**Task description**
Restate the data that follows exactly as it stands, beginning with the first line and ending with the line that contains "みらくる青空ナイト vol.9 in大阪、予習メモ。公式PVなどの画像".

**Records provided**
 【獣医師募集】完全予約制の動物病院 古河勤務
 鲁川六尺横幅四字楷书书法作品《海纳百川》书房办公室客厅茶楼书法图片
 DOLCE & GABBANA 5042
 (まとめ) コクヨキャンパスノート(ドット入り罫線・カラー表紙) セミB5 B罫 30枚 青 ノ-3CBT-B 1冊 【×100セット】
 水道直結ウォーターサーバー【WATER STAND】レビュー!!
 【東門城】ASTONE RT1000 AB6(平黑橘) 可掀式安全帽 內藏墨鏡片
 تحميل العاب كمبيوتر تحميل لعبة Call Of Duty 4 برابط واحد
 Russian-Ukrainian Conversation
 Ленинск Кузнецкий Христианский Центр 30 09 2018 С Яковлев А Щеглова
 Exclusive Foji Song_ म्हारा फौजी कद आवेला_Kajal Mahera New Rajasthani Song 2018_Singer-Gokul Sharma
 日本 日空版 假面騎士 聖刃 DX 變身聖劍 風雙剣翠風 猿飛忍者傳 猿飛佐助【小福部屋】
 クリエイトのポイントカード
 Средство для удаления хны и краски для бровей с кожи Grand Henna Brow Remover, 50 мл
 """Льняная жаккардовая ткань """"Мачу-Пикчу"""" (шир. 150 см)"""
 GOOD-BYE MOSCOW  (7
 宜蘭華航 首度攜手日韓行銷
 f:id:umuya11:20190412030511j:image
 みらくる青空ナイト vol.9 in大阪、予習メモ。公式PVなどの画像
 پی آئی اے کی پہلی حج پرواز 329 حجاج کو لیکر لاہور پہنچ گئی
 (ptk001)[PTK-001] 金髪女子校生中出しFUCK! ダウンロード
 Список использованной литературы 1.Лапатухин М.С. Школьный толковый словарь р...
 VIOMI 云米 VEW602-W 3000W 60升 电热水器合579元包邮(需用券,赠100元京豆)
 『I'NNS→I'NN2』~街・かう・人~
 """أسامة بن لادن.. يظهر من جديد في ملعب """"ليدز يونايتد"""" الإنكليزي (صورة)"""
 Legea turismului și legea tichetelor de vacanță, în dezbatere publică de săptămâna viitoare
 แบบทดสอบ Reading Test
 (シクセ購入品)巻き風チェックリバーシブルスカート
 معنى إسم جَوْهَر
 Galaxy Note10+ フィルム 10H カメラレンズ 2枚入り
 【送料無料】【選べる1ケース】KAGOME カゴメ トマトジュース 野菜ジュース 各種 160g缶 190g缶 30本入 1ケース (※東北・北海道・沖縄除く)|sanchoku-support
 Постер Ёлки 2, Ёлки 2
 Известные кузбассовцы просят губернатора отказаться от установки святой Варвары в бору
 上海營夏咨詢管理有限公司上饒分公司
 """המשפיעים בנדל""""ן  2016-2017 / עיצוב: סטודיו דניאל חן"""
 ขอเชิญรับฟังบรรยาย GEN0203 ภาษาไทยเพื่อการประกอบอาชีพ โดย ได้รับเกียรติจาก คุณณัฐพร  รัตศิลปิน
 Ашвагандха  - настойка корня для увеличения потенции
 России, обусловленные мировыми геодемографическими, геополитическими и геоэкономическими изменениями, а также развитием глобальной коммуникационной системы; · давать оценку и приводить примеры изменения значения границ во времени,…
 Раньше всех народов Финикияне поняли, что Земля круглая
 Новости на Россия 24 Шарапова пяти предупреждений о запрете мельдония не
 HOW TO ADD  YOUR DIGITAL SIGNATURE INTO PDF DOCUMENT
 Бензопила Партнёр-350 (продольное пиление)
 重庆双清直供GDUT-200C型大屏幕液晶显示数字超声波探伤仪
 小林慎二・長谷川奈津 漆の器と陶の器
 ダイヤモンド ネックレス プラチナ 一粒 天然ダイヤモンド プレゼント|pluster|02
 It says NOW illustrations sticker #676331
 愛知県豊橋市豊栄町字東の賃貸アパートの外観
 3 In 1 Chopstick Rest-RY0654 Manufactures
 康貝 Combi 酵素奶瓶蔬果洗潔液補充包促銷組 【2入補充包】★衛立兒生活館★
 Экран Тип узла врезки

**Solution below**
 【獣医師募集】完全予約制の動物病院 古河勤務
 鲁川六尺横幅四字楷书书法作品《海纳百川》书房办公室客厅茶楼书法图片
 DOLCE & GABBANA 5042
 (まとめ) コクヨキャンパスノート(ドット入り罫線・カラー表紙) セミB5 B罫 30枚 青 ノ-3CBT-B 1冊 【×100セット】
 水道直結ウォーターサーバー【WATER STAND】レビュー!!
 【東門城】ASTONE RT1000 AB6(平黑橘) 可掀式安全帽 內藏墨鏡片
 تحميل العاب كمبيوتر تحميل لعبة Call Of Duty 4 برابط واحد
 Russian-Ukrainian Conversation
 Ленинск Кузнецкий Христианский Центр 30 09 2018 С Яковлев А Щеглова
 Exclusive Foji Song_ म्हारा फौजी कद आवेला_Kajal Mahera New Rajasthani Song 2018_Singer-Gokul Sharma
 日本 日空版 假面騎士 聖刃 DX 變身聖劍 風雙剣翠風 猿飛忍者傳 猿飛佐助【小福部屋】
 クリエイトのポイントカード
 Средство для удаления хны и краски для бровей с кожи Grand Henna Brow Remover, 50 мл
 """Льняная жаккардовая ткань """"Мачу-Пикчу"""" (шир. 150 см)"""
 GOOD-BYE MOSCOW  (7
 宜蘭華航 首度攜手日韓行銷
 f:id:umuya11:20190412030511j:image
 みらくる青空ナイト vol.9 in大阪、予習メモ。公式PVなどの画像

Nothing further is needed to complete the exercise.